** begin Supplied records **

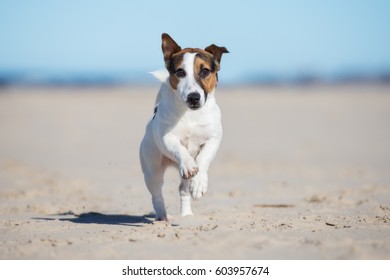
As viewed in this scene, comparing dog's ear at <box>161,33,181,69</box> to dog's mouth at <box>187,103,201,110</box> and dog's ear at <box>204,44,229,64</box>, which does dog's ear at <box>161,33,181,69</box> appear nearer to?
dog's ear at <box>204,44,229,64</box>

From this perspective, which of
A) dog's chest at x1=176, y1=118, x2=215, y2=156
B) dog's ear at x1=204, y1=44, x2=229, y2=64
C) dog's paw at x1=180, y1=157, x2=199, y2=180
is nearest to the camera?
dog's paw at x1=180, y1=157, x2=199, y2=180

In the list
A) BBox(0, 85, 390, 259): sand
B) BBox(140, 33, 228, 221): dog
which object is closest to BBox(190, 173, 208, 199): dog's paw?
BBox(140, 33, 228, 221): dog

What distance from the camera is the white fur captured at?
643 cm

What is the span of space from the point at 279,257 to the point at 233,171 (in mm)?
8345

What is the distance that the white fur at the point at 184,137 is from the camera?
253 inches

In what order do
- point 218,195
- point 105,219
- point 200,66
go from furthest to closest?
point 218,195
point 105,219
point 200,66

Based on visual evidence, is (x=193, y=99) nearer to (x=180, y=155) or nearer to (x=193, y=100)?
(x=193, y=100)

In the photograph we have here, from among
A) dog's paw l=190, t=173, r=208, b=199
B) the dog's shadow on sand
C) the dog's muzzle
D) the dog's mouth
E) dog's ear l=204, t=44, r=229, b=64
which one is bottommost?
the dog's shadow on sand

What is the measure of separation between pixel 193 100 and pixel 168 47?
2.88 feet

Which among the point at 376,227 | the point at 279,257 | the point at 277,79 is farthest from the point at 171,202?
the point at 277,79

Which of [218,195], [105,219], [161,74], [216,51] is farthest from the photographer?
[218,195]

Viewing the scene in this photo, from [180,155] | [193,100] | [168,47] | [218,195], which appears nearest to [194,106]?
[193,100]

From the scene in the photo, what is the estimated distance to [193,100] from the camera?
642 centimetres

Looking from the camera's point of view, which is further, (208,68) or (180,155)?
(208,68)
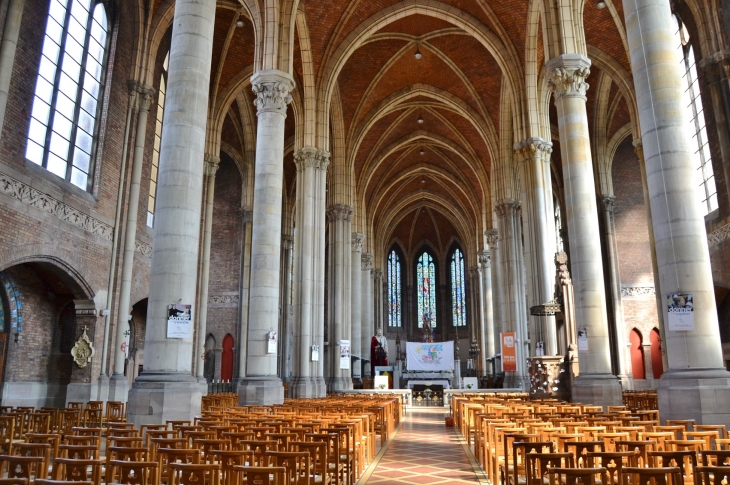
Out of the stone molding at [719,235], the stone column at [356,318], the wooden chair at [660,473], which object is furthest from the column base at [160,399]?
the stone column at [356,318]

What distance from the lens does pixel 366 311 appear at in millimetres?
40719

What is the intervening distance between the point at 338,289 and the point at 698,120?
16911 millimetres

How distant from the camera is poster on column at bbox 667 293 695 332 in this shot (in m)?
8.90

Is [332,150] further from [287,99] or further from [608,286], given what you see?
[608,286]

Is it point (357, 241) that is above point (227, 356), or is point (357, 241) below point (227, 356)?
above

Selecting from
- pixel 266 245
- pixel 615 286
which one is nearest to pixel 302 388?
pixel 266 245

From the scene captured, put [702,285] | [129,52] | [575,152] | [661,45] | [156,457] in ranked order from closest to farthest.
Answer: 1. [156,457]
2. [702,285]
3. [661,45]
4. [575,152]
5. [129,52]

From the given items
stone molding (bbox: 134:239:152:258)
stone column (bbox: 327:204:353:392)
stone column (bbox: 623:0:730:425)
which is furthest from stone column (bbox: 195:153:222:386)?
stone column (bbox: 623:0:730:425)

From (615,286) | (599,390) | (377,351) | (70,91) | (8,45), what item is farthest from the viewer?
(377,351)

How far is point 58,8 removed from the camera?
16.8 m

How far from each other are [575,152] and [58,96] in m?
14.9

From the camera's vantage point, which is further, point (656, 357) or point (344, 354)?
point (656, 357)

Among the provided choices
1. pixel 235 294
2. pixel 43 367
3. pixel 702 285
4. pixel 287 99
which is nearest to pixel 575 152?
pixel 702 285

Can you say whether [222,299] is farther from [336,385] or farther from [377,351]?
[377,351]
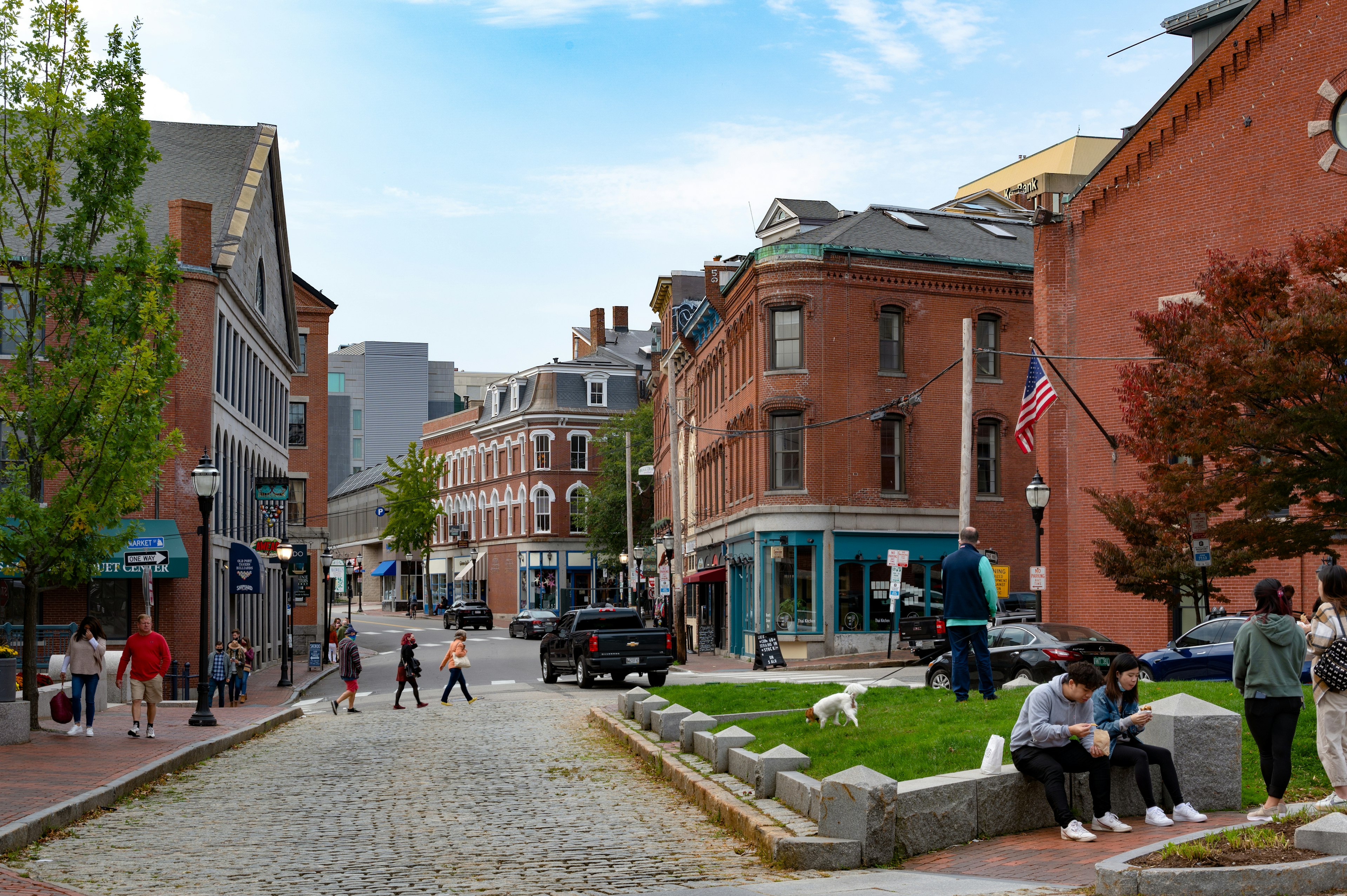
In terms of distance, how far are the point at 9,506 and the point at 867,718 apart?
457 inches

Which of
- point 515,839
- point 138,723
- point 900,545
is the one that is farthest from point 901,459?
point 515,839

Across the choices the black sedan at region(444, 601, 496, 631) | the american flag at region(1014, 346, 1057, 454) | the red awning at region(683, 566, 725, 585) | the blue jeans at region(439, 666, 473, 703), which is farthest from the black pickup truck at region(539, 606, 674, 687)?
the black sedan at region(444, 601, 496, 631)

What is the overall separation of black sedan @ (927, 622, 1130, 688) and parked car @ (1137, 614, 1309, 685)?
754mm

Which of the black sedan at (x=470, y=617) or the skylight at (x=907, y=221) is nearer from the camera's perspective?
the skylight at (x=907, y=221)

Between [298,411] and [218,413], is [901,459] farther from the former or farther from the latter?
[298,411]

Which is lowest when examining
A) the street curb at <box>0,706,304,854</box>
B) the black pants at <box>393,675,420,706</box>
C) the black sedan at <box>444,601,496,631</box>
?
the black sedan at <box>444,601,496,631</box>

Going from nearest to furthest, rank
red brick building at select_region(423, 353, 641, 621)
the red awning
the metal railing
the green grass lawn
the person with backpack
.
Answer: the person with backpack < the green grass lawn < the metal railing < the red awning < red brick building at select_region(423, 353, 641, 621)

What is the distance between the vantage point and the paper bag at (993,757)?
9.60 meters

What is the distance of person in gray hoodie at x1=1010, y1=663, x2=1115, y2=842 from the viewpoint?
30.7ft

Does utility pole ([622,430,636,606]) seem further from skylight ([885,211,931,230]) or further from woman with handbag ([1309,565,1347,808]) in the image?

** end Supplied records **
** begin Supplied records **

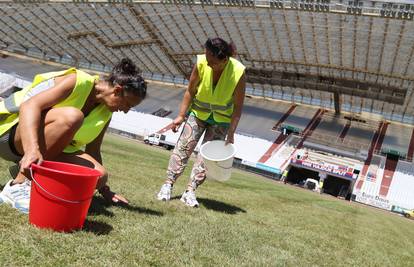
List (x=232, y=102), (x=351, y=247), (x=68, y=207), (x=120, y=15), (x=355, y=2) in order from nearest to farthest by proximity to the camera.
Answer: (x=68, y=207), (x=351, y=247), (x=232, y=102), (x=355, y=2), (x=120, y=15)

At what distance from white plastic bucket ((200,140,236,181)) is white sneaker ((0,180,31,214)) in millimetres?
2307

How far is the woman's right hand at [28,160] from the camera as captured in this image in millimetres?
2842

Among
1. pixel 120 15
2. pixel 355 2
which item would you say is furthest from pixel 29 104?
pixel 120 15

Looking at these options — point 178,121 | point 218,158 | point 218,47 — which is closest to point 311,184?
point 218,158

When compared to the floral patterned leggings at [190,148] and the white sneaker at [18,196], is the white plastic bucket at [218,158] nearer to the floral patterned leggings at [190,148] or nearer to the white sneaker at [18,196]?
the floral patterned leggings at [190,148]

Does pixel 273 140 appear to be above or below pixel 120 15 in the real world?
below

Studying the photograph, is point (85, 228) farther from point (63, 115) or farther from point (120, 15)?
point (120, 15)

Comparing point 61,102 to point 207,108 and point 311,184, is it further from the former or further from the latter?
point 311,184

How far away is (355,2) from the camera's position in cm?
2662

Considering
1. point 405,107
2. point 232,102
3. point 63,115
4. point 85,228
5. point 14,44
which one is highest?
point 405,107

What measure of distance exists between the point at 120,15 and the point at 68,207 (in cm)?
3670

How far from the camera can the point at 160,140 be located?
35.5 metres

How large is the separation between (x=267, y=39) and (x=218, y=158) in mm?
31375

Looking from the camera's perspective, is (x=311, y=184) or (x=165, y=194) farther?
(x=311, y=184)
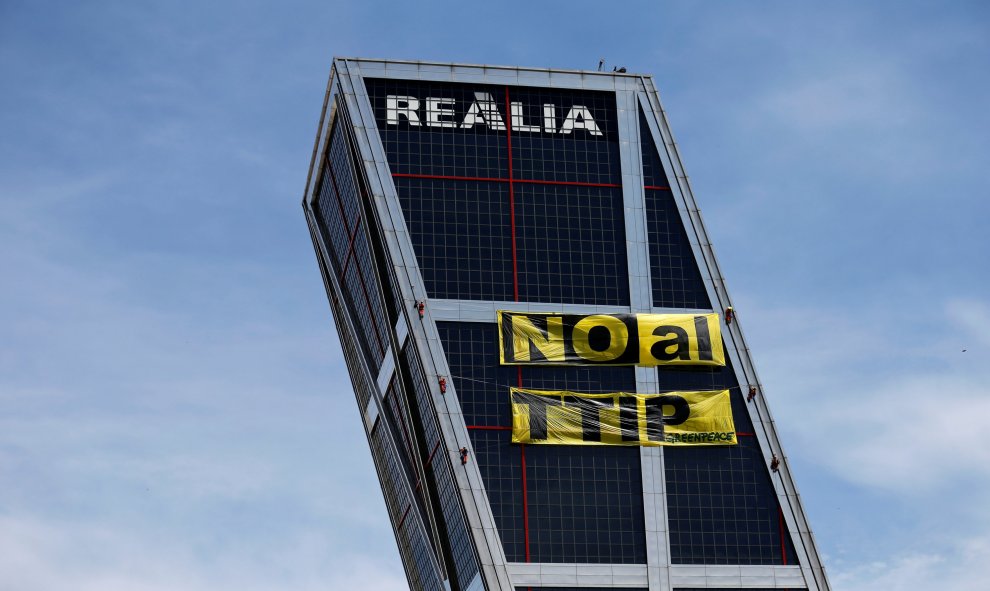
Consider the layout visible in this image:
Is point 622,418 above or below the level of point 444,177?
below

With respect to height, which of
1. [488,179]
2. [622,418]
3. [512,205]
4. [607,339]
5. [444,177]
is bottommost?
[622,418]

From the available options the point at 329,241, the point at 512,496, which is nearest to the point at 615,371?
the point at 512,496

** end Supplied records **

▶ [Exercise description]: Return each line of the items above that contains the word "choices".

▶ [Result]:
Among the provided choices
Across the choices the black sedan at region(444, 601, 496, 631) | the american flag at region(1014, 346, 1057, 454) | the red awning at region(683, 566, 725, 585) | the blue jeans at region(439, 666, 473, 703), which is farthest from the black pickup truck at region(539, 606, 674, 687)?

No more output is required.